*Supplied information:*
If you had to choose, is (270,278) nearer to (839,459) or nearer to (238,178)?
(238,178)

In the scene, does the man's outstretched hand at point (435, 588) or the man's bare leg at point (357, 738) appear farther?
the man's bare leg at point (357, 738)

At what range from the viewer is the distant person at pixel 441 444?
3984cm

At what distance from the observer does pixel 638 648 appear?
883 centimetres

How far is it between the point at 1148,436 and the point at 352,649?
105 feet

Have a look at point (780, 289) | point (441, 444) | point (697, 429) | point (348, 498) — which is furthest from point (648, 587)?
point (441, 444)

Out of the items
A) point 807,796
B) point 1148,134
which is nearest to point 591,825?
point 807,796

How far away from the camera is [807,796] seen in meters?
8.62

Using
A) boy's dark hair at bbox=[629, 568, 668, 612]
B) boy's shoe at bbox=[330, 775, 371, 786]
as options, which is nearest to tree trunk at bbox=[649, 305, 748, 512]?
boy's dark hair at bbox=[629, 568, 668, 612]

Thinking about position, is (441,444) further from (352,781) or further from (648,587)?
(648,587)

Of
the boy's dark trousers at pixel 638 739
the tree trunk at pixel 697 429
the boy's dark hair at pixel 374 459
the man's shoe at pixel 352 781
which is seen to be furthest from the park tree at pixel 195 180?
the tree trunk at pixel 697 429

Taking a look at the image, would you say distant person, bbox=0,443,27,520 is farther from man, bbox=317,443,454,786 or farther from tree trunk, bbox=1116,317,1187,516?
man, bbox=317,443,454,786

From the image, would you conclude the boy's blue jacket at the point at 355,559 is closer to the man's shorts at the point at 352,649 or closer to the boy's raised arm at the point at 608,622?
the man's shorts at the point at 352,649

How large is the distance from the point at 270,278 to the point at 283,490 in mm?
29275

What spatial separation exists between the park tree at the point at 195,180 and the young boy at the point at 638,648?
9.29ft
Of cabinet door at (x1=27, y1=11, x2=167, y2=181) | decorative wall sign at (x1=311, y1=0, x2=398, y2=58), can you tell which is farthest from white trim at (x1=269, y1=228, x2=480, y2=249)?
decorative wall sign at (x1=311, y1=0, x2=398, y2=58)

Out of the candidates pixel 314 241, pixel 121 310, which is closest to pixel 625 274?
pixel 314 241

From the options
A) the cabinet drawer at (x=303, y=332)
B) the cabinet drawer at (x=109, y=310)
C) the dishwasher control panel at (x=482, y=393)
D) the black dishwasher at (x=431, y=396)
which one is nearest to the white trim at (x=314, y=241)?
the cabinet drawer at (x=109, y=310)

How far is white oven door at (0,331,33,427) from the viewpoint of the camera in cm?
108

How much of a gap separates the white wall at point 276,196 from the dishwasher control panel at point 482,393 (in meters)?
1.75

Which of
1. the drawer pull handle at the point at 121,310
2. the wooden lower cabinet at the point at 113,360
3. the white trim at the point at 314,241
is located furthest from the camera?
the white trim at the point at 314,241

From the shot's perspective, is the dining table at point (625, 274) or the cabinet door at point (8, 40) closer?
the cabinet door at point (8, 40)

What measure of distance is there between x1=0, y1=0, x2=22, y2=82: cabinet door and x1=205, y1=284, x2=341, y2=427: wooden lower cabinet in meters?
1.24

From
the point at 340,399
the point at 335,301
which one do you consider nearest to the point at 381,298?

*Instruction:*
Rewrite the records above, switching "dining table" to "kitchen table" and leaving everything else unchanged.

*Right answer:*
If you had to choose, is (270,278) nearer to (839,459) or nearer to (238,178)?
(238,178)

In the scene, does the man's outstretched hand at point (435, 588) or the man's bare leg at point (357, 738) appear farther?
the man's bare leg at point (357, 738)

At what range from the viewer is the distant person at pixel 441 444?
3984cm

At what distance from the observer does pixel 638 648 appear?
883 centimetres

How far is it between the point at 1148,436 and the point at 352,649?
105 feet

Have a look at point (780, 289) | point (441, 444) | point (697, 429) | point (348, 498) — which is furthest from point (648, 587)?
point (441, 444)

Out of the items
A) point 807,796
B) point 1148,134
which is nearest to point 591,825?
point 807,796

How far away from the camera is [807,796] seen in meters?
8.62

Using
A) boy's dark hair at bbox=[629, 568, 668, 612]
B) boy's shoe at bbox=[330, 775, 371, 786]
as options, which is nearest to tree trunk at bbox=[649, 305, 748, 512]?
boy's dark hair at bbox=[629, 568, 668, 612]

Thinking about position, is (441,444) further from (352,781) or further from (648,587)?
(648,587)

Of
the boy's dark trousers at pixel 638 739
the tree trunk at pixel 697 429
the boy's dark hair at pixel 374 459
the man's shoe at pixel 352 781
which is seen to be furthest from the park tree at pixel 195 180?
the tree trunk at pixel 697 429

Taking a look at the image, would you say distant person, bbox=0,443,27,520 is farther from man, bbox=317,443,454,786 or farther from tree trunk, bbox=1116,317,1187,516?
man, bbox=317,443,454,786

From the image, would you conclude the boy's blue jacket at the point at 355,559 is closer to the man's shorts at the point at 352,649 or closer to the boy's raised arm at the point at 608,622?
the man's shorts at the point at 352,649

How large is the distance from the point at 270,278 to the point at 283,490 in mm?
29275

What spatial separation exists between the park tree at the point at 195,180 and the young boy at the point at 638,648?
9.29ft
Of cabinet door at (x1=27, y1=11, x2=167, y2=181) | decorative wall sign at (x1=311, y1=0, x2=398, y2=58), can you tell which is farthest from white trim at (x1=269, y1=228, x2=480, y2=249)?
decorative wall sign at (x1=311, y1=0, x2=398, y2=58)

Out of the candidates pixel 314 241, pixel 121 310, which is closest to pixel 625 274?
pixel 314 241

From the options
A) the cabinet drawer at (x=303, y=332)
B) the cabinet drawer at (x=109, y=310)
C) the dishwasher control panel at (x=482, y=393)
D) the black dishwasher at (x=431, y=396)
which one is nearest to the white trim at (x=314, y=241)?
the cabinet drawer at (x=109, y=310)

How far is white oven door at (0,331,33,427) from the viewpoint of the camera in cm?
108

How much of a gap separates the white wall at point 276,196 from the dishwasher control panel at point 482,393 (in meters)?
1.75

Which of
1. the drawer pull handle at the point at 121,310
2. the wooden lower cabinet at the point at 113,360
3. the white trim at the point at 314,241
is located furthest from the camera?
the white trim at the point at 314,241

From the shot's perspective, is the kitchen table at point (625, 274) or the cabinet door at point (8, 40) closer?
the cabinet door at point (8, 40)

What measure of distance is there between x1=0, y1=0, x2=22, y2=82: cabinet door and x1=205, y1=284, x2=341, y2=427: wooden lower cabinet in meters?
1.24

From
the point at 340,399
the point at 335,301
which one do you consider nearest to the point at 381,298?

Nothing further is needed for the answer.